If you don’t already, it’s a good idea to learn how to swim. Kids older than four years should learn as well (check the local recreation center for classes taught by qualified instructors). Kids who are younger (but older than age one) also might benefit from swimming lessons, but check with your doctor first. Don’t assume that a child who knows how to swim isn’t at risk for drowning. All kids need to be supervised in the water, no matter what their swimming skill levels. Infants, toddlers and weak swimmers should have an adult swimmer within arm’s reach to provide “touch supervision.”

Invest in proper-fitting, Coast Guard-approved flotation devices (life vests) and use them whenever a child is near water. Check the weight and size recommendations on the label, then have your child try it on to make sure it fits snugly. For kids younger than five years old, choose a vest with a strap between the legs and head support — the collar will keep the child’s head up and face out of the water. Inflatable vests and arm devices such as water wings are not effective protection against drowning. Don’t forget the sunscreen and reapply frequently, especially if the kids are getting wet. UV sunglasses, hats and protective clothing can also help provide sun protection. Kids should drink plenty of fluids, particularly water, to prevent dehydration. It’s easy to get dehydrated in the sun, especially when kids are active and sweating. Dizziness, feeling lightheaded or nausea are just some of the signs of dehydration and overheating.

At Home
Having a pool, pond, spa or hot tub on your property is a tremendous responsibility when it comes to safety. Hot tubs may feel great to adults, but kids can become dangerously overheated in them and can even drown — so it’s best not to let them use them at all.

Having a fence (one that goes directly around the pool or spa) between the water and your house is the best safety investment you can make and will help prevent pool-related drownings. According to the Consumer Product

Safety Commission (CPSC), fences should meet these standards:

  • Fences should stand at least 4 feet (130 centimeters) high with no foot or handrails for kids to climb on.
  • The slats should be less than 4 inches (110 millimeters) apart so a child can’t get through, or if chain link, should have no opening larger than 1¾ inches (50 millimeters).
  • Gates should be self-closing and self-latching, and the latch should be out of kids’ reach.

You can buy other devices, such as pool covers and alarms, but these haven’t been proved effective against drowning for very young children, so fencing remains your best measure of protection. After your kids are finished playing in the pool for the day, be sure to remove all pool toys and put them away.

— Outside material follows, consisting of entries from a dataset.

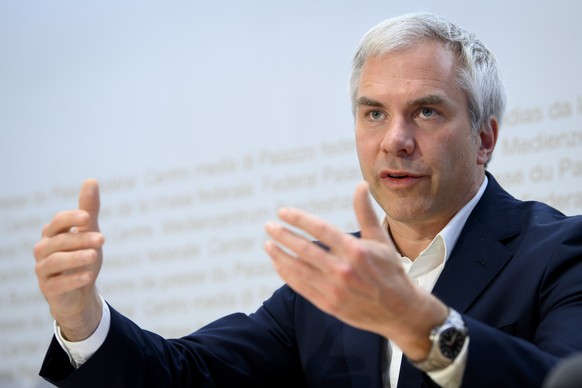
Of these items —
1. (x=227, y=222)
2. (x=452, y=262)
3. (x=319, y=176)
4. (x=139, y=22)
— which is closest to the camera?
(x=452, y=262)

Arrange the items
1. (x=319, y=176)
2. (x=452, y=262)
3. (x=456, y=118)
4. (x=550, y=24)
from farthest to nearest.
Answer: (x=319, y=176)
(x=550, y=24)
(x=456, y=118)
(x=452, y=262)

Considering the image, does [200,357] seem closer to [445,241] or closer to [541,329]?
[445,241]

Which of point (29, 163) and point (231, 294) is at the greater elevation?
point (29, 163)

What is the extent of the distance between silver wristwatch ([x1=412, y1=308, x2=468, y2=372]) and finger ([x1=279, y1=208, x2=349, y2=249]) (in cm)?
25

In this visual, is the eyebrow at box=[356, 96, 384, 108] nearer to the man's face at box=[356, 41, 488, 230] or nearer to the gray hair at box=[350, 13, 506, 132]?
the man's face at box=[356, 41, 488, 230]

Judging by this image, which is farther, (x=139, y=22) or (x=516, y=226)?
(x=139, y=22)

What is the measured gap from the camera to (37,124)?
5.36 metres

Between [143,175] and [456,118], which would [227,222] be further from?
[456,118]

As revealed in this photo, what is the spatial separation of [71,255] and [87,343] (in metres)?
0.34

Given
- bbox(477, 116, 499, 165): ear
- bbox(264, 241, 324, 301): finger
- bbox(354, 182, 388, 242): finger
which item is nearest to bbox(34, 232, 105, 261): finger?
bbox(264, 241, 324, 301): finger

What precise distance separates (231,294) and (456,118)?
2307mm

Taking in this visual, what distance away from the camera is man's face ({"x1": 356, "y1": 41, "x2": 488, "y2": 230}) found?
2.41 meters

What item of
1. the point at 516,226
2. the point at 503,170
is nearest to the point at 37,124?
the point at 503,170

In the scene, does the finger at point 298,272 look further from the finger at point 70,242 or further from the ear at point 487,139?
the ear at point 487,139
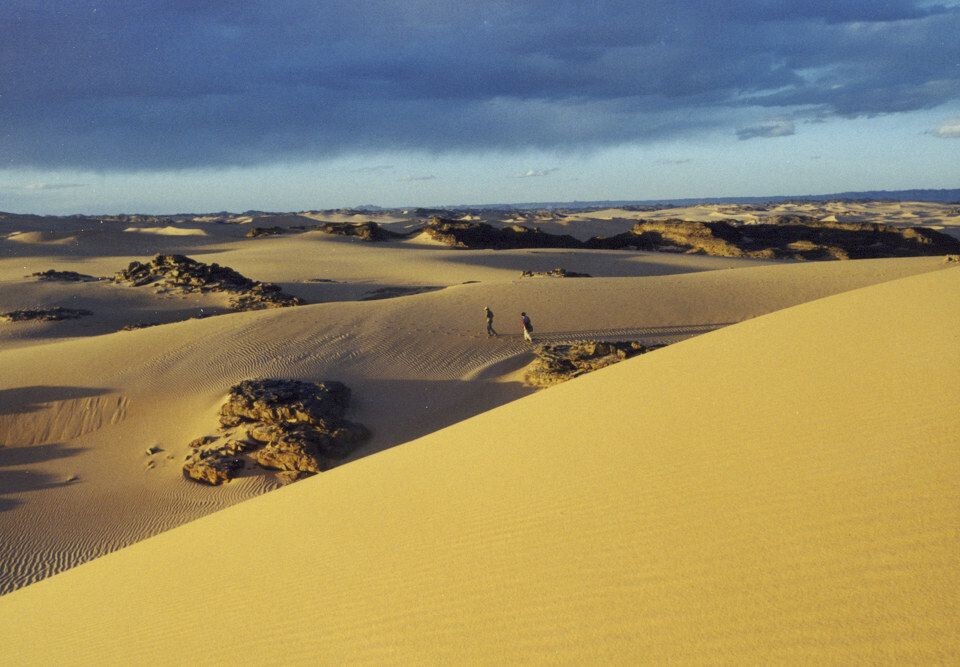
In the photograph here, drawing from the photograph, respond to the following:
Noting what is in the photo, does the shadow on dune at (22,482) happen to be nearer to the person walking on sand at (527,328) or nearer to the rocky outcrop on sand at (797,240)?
the person walking on sand at (527,328)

Children have drowned while trying to retrieve playthings left in the pool. You should still be concerned about water safety, even after the swim season has passed. Pools with covers are not safe; many kids attempt to walk on top of pools during the winter months and may get trapped underneath a pool cover. In addition, icy pools, ponds and streams are tempting play areas for kids, so keep your pool gates locked and teach your kids to stay away from water without your supervision. If you have an above-ground pool, it’s wise to always lock or remove the ladder when the pool is not in use.

At Lakes, Ponds, or Beaches
First, teach kids never to swim alone. Using the buddy system means there’s always someone looking out for you. Make sure your kids understand that swimming in a lake or the ocean is different from swimming in a pool— there are different hazards for each.

Here are some tips:

  • Don’t let kids swim without adult supervision — lakes or ponds may be shallow near the bank and then
    increase in depth sharply further out  from shore.
  • Ponds and lakes may hide jaggedrocks, broken glass, or trash.
  • Make sure kids wear foot protection; even in the water, they should wear aqua socks or water shoes.
  • Watch out for weeds and grass that could entangle a leg or arm.
  • Most boating accidents, particularly among teenagers, are related to alcohol. When you and your family are boating, assign a designated driver who won’t drink. Be sure teens know about the dangers of alcohol on and off the water.

At the Beach
Teach kids to always swim when and where a lifeguard is on duty. They shouldn’t swim close to piers or pilings because sudden water movements may cause swimmers to collide with them.

  • Unlike the calm waters of a swimming pool, the beach has special dangers like currents and tides. Check with the lifeguard when you arrive to find out about the water conditions.
  • Don’t allow kids to swim in large waves or undertows, and tell them never to stand with their back to the water because a sudden wave can easily knock them over.
  • Teach kids that if they’re caught in a rip current or undertow, they should swim parallel to the shore or should tread water and call for a lifeguard’s help.
  • The stings of jellyfish or Portuguese Man-of-Wars can be painful, so tell kids to avoid them in the water and to tell an adult right away if they’re stung.
  • Whether at the lake or at the beach, teach your child to get out of the water during bad weather, especially storms with lightning.

What to do in an Emergency
Whenever a child is missing, always check the pool first. Survival depends on a quick rescue and restarting breathing as soon as possible. If you find a child in the water, immediately get the child out while calling loudly for help. If someone else is available, have them call 911. Check to ensure the child’s air passages are clear. If the child is not breathing, CPR should be initiated as necessary. This is best done by someone who is trained in CPR.

When the emergency number is called, follow the instructions the emergency operators provide. If you think the child may have suffered a neck injury, such as with diving, then keep the child on his or her back and brace the neck and shoulders with your hands and forearms to help keep the neck immobilized, until emergency help arrives. This type of immobilization minimizes further injury to the spine and is best performed by someone who is trained in the technique. Don’t let the child move. Speak in calm tones to keep the child comforted. Continue to watch for adequate breathing.

Water play can be a great source of fun and exercise. You’ll enjoy the water experience more by knowing and practicing these safety precautions.